Once the chicken is cooked and the juice resembles a syrupy consistency remove the bay leaves. Serve the adobo with the steamed rice. Spoon the sauce over the chicken and garnish with spring onions. Enjoy!
- 1 medium whole chicken cut into pieces (2 wings, 2 legs, 2 thighs and 2 breasts)
- 3 cloves of garlic minced
- 100ml soysauce
- 85ml coconut vinegar or rice wine vinegar
- 3 large bay leaves
- 1tsp ground black peppercorns
- 1tsp brown sugar
- 2tbsp olive oil
- 3 whole garlic cloves bruised
- 1 medium size onion sliced thinly
- 250ml water
- 5 whole peppercorns (optional)
- 1tsp brown sugar
- Cut the whole chicken in pieces so you have 2 wings, 2 thighs, 2 drumsticks and 2 breasts. Alternatively, you can use chicken thighs. Place in a large bowl.
- Combine the soy sauce, vinegar, minced garlic, ground peppercorns, bay leaves and brown sugar in a small bowl and stir.
- Pour over the chicken and stir to cover all the meat with the sauce.
- Cover the bowl with clingfilm and let it marinate for at least 1 hour.
- Add olive oil in a large pan and add the chicken to fry, shaking off any excess marinade.
- Brown the chicken on both sides on medium heat, taking care the skin does not burn.

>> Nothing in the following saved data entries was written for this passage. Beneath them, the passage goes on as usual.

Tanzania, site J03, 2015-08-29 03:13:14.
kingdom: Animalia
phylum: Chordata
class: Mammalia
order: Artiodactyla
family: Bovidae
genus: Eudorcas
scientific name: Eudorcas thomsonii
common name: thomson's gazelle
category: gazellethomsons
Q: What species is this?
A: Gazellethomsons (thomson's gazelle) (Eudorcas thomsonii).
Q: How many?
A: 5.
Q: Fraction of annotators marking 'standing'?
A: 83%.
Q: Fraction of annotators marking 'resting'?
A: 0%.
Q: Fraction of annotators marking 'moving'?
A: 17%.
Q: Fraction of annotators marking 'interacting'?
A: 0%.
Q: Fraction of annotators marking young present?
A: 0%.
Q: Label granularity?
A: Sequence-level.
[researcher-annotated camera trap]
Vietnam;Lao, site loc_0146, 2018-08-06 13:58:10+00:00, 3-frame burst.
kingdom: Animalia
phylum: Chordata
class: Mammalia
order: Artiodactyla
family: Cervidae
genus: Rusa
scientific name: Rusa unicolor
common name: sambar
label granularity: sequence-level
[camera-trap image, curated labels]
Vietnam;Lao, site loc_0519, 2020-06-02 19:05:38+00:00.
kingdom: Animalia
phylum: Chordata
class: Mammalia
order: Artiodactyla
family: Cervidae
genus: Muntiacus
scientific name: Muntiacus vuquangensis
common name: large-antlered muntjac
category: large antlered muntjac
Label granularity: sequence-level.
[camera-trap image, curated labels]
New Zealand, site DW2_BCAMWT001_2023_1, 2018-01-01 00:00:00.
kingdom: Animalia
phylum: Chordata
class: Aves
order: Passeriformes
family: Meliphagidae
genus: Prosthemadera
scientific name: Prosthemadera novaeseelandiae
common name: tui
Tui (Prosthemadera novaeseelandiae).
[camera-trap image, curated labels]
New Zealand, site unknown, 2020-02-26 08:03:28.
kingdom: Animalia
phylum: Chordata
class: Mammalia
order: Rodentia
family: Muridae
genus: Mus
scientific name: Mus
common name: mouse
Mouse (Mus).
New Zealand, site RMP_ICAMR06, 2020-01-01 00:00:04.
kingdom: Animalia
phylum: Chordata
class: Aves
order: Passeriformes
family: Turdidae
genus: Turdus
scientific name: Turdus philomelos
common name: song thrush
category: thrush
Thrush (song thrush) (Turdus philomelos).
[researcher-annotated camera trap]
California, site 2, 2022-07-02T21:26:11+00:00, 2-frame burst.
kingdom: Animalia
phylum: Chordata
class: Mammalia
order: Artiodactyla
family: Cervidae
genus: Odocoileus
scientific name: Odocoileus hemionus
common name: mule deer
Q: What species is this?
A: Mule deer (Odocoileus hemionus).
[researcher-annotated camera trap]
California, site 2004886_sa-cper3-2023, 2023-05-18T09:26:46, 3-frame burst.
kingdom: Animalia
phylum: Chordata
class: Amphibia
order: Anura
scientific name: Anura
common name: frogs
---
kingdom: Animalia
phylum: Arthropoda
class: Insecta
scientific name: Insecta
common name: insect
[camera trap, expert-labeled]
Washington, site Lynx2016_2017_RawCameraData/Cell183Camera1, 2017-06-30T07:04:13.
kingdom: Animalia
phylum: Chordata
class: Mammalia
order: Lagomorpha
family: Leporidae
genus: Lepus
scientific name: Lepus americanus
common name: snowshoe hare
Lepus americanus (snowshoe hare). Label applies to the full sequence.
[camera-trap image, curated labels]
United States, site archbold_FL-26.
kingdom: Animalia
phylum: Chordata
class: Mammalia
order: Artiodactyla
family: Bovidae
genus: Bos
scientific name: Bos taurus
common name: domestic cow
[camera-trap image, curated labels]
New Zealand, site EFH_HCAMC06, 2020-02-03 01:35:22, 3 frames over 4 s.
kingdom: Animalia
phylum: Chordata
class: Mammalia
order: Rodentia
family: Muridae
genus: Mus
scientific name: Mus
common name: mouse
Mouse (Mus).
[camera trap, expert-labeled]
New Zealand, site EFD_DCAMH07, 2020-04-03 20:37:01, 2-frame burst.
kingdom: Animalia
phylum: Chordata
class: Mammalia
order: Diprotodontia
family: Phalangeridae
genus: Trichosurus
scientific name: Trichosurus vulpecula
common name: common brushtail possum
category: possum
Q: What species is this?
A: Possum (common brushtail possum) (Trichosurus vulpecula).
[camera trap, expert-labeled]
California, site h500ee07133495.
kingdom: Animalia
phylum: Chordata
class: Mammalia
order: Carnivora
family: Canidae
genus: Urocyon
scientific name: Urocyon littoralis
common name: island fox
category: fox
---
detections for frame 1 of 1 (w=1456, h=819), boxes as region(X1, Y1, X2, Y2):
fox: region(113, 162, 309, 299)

The chicken doesn't need to be cooked through.
- Once the chicken is browned, set aside on a plate.
- Use the same pan your fried the chicken from. Add some oil and fry the sliced onions for 3-5 minutes until it starts to look translucent.
- Once the onion is slightly cooked, add the bruised garlic and cook for a further 2-3 minutes.
- Pour in the leftover marinade and add 250ml of water into the pan. Allow the liquid to simmer for about 3-5 minutes.
- Add the sugar and peppercorns into the mix and stir. Simmer for another 1-2 minutes.
- Add the chicken into the pan and turn down the heat.
- Simmer the chicken on medium heat for 10-15 minutes to reduce the sauce. If the sauce starts to dry up, add a little bit more water to ensure that the chicken cooks evenly without burning.
- After 10-15 minutes, turn the chicken over. Simmer for another 10-15 minutes.
- Remove from the heat and take off the bay leaves.
- Garnish with spring onions and serve over steamed rice.
Alternatively, you can also use chicken thighs, pork, seafood or fish.
If you do not have coconut vinegar, use rice wine vinegar instead diluted with a little water.
If you like a lot of sauce, just add more water, and use salt and pepper to taste.
You can also add a couple of chopped chillies to give it a spicy kick.